Wally turned his head from side to side. “You dunno what I done,” he said. “I ain’t telling.”

“Tell Miss Williams.”

“No, I won’t, then.”

“Did you throw stones, Wally?” Jenny asked. “One evening? Did you?

He looked doubtfully at her and then said: “Where’s my dad?”

“In there. Wally, tell me.”

He leaned his smeared face towards her and she stooped her head. Alleyn heard him whisper: “It’s a secret.”

“What is?”

“They stones. Like my dad said.”

“Is the rock a secret, too?”

He pulled back from her. “I dunno nothing about no rock,” he said vacantly. “I want another.”

“Was Miss Cost at the spring?” Alleyn asked.

Wally Scowled at him.

“Wally,” Jenny said, taking his hand, “did you see Miss Cost?
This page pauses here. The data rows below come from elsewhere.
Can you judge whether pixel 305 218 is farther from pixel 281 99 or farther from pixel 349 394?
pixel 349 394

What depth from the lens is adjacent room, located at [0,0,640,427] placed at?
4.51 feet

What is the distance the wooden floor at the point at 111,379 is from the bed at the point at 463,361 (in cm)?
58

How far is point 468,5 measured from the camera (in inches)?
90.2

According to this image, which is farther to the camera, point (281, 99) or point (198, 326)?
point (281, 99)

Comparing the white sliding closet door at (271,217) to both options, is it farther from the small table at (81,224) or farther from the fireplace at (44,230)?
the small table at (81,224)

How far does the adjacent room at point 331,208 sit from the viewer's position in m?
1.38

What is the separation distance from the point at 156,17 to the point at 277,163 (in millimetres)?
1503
In the rain? This morning? Was Miss Cost at the spring?”

“At the Fustyvell.”

“Yes, at the Festival. Was she at the spring this morning too? In the rain?”

“This is getting positively fugal,” Alleyn muttered.

“This morning?” Jenny repeated.

“Not this morning. At the Fustyvell,” said Wally. “I want another one.”

“In a minute,” Alleyn said. “Soon. Did you see a man this morning in a motorboat?” And, by a sort of compulsion, he added: “In the rain?”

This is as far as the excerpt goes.